I am looking for a drag & DROP plugin that works on touch devices.
I would like similar functionality to the jQuery UI plugin which allows "droppable" elements.
The jqtouch plugin supports dragging, but no dropping.
Here is drag & drop that only supports iPhone/iPad.
Can anyone point me in the direction of a drag & drop plugin that works on android/ios?
...Or it might be possible to update the jqtouch plugin for droppability, it already runs on Andriod and IOS.
Thanks!
You can use the Jquery UI for drag and drop with an additional library that translates mouse events into touch which is what you need, the library I recommend is https://github.com/furf/jquery-ui-touch-punch, with this your drag and drop from Jquery UI should work on touch devises
or you can use this code which I am using, it also converts mouse events into touch and it works like magic.

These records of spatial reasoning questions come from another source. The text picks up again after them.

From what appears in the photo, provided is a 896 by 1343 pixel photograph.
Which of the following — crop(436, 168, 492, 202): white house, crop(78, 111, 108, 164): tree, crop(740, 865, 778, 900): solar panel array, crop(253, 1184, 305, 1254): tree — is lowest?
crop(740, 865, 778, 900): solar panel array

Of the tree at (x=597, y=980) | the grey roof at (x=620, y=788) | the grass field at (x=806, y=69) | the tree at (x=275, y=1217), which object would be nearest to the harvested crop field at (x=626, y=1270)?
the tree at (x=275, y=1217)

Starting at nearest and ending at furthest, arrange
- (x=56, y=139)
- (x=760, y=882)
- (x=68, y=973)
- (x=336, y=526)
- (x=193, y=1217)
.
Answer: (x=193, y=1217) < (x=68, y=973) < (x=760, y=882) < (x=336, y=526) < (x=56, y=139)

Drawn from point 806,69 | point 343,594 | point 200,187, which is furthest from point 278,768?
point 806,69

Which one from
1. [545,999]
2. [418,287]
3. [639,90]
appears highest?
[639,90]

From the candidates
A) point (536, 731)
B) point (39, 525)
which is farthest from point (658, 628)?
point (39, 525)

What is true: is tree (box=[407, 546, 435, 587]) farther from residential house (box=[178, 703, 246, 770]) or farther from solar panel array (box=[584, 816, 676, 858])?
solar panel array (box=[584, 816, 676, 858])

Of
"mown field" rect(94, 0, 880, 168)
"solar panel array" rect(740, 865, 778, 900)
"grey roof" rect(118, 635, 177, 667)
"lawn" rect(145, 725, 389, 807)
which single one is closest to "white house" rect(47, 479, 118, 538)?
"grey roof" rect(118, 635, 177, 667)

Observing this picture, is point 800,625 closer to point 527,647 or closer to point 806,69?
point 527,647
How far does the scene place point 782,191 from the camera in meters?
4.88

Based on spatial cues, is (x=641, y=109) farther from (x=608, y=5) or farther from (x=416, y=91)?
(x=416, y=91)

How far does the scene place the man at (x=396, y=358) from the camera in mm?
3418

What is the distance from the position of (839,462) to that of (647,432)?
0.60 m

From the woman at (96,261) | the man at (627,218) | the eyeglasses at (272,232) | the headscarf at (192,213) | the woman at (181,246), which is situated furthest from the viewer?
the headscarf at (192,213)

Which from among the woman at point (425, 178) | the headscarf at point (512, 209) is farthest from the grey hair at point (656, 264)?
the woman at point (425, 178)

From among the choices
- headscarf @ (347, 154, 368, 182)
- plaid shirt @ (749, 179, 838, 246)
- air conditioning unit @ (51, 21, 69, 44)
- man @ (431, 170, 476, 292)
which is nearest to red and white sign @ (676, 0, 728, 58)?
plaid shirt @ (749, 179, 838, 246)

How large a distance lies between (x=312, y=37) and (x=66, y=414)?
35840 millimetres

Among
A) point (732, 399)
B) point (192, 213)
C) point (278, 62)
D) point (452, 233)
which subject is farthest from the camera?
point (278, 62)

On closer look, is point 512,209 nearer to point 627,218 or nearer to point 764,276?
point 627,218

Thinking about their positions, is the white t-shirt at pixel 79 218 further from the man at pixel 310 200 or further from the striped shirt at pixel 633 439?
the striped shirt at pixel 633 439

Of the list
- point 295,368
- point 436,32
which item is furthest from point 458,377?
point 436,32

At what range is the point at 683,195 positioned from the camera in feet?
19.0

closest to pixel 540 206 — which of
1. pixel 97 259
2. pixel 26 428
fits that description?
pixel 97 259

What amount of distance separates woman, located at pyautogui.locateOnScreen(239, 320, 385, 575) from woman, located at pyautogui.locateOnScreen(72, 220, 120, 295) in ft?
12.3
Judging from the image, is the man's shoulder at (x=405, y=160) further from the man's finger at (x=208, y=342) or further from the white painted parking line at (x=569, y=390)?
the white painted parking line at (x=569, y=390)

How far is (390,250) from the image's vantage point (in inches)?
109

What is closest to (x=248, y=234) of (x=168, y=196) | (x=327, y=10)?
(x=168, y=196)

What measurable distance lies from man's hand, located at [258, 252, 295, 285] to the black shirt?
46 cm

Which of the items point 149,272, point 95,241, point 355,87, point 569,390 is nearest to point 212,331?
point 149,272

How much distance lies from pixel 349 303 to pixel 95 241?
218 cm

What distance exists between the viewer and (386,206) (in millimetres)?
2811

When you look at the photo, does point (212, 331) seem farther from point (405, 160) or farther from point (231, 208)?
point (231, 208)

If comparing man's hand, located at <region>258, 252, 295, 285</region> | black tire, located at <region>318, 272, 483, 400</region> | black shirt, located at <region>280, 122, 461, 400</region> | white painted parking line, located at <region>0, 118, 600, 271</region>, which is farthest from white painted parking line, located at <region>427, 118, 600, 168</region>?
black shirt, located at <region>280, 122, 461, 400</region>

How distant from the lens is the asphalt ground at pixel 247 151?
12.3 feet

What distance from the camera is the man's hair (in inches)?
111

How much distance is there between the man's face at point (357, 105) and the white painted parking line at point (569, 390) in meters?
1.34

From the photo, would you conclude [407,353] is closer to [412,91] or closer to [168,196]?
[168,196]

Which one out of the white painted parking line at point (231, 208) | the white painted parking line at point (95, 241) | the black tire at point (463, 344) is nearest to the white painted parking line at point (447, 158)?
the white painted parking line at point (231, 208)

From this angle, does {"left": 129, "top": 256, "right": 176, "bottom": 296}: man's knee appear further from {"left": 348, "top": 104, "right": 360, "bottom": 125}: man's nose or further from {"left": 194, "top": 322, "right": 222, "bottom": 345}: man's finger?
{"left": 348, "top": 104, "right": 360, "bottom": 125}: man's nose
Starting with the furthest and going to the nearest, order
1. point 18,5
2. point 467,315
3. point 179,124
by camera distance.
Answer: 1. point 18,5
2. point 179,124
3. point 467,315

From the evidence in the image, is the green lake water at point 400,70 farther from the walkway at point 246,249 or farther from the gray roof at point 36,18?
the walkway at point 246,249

function touchHandler(event) {
var touch = event.changedTouches[0];
var simulatedEvent = document.createEvent("MouseEvent");
simulatedEvent.initMouseEvent({
touchstart: "mousedown",
touchmove: "mousemove",
touchend: "mouseup"
}[event.type], true, true, window, 1,
touch.screenX, touch.screenY,
touch.clientX, touch.clientY, false,
false, false, false, 0, null);
touch.target.dispatchEvent(simulatedEvent);
event.preventDefault();
}
function init() {
document.addEventListener("touchstart", touchHandler, true);
document.addEventListener("touchmove", touchHandler, true);
document.addEventListener("touchend", touchHandler, true);
document.addEventListener("touchcancel", touchHandler, true);
}
And in your document.ready just call the init() function
code found from Here
For anyone looking to use this and keep the 'click' functionality (as John Landheer mentions in his comment), you can do it with just a couple of modifications:
Add a couple of globals:
var clickms = 100;
var lastTouchDown = -1;
Then modify the switch statement from the original to this:
var d = new Date();
switch(event.type)
{
case "touchstart": type = "mousedown"; lastTouchDown = d.getTime(); break;
case "touchmove": type="mousemove"; lastTouchDown = -1; break;
case "touchend": if(lastTouchDown > -1 && (d.getTime() - lastTouchDown) < clickms){lastTouchDown = -1; type="click"; break;} type="mouseup"; break;
default: return;
}
You may want to adjust 'clickms' to your tastes. Basically it's just watching for a 'touchstart' followed quickly by a 'touchend' to simulate a click.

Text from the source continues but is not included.